Rowan quickly wiped a tear descending Juniper’s cheek.

“I’m sure this all sounds so stupid. What, I didn’t like myself so that’s why I broke your heart? You didn’t deserve that.”

“It doesn’t sound stupid, Rowan. You’re right, I didn’t deserve that. But you also didn’t deserve to be made to feel the way you did. I was too caught up in myself to notice how badly you were hurting.”

“I was not okay, Juniper. I was in a really bad place.”

“I knew the pressure to conform to cultural expectations weighed on you, but I didn’t realize they were crushing you. I’m so sorry I didn’t figure that out, and I wasn’t there for you.”

“I didn’t let you in enough to even know, Juniper.”

“Then maybe we tell our story this way. We were just young kids who had had difficult lives, who found each other when they needed someone the most, who fell in love. And who each needed to do what they did to survive. And now, I hope, we understand the inevitableness of being together. That our lives finally converged at the right point, under the right conditions, with nothing but open space in front of us.”

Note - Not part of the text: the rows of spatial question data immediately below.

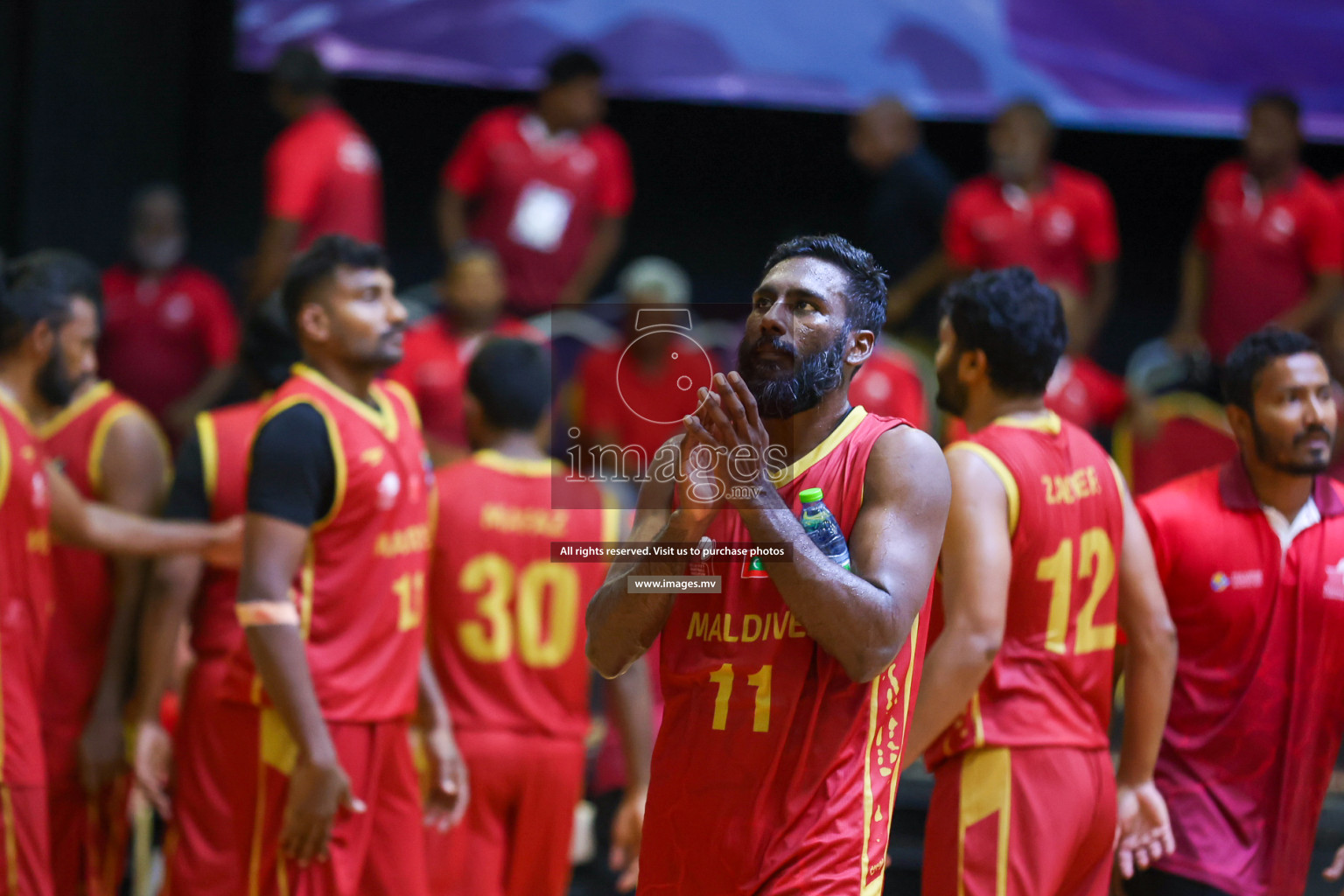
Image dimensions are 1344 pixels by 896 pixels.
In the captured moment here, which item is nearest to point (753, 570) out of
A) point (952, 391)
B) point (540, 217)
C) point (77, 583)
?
point (952, 391)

“That’s the most beautiful thing I’ve ever heard. I don’t deserve you, Juniper.”

“Yes, you do.” Juniper laid her head against Rowan’s shoulder. “I’ve always been in love with you. Even when I hated you.”

“I know. I hated myself for it too. So much I lost myself in it for a long time. But I promise you, I am not going anywhere. I will spend every day showing you how deeply you’re loved.

All of the ways you deserve to be loved.

” She slid a hand against her cheek and raised her face up. “If you’ll let me.”

Juniper pressed a kiss into her lips. “I want to be yours. I’ve always wanted to be yours.”

Rowan stroked a thumb down her cheek. “You are. And I’m yours. There’s no world, no moment in time that exists without you in it. Nothing will change that for me, ever.”

Rowan drew her in and held her until the inevitableness Juniper felt about them seeped into every pore of her body.

She kissed the lines of salt that had dried on her cheeks.

Then she froze. She pulled back slowly and drew her finger against her mouth to motion a shh.

She then used that finger to point across Juniper’s shoulder.

Juniper turned slowly just as she saw a white piebald deer lift its head from where it had been grazing.

It stared at them both for a few moments before it jerked its head to the side and darted off into the cover of the tree line behind Juniper’s house.

“Do you remember what the white deer signifies?” Juniper asked quietly.

“Remind me,” Rowan prompted.

“A time of important transition or change. The deer was a guide for those who encountered it to remind them of their need to honor and connect with the natural world and to themselves.”

Rowan drew her in even closer. Who was she to discredit a sign like that?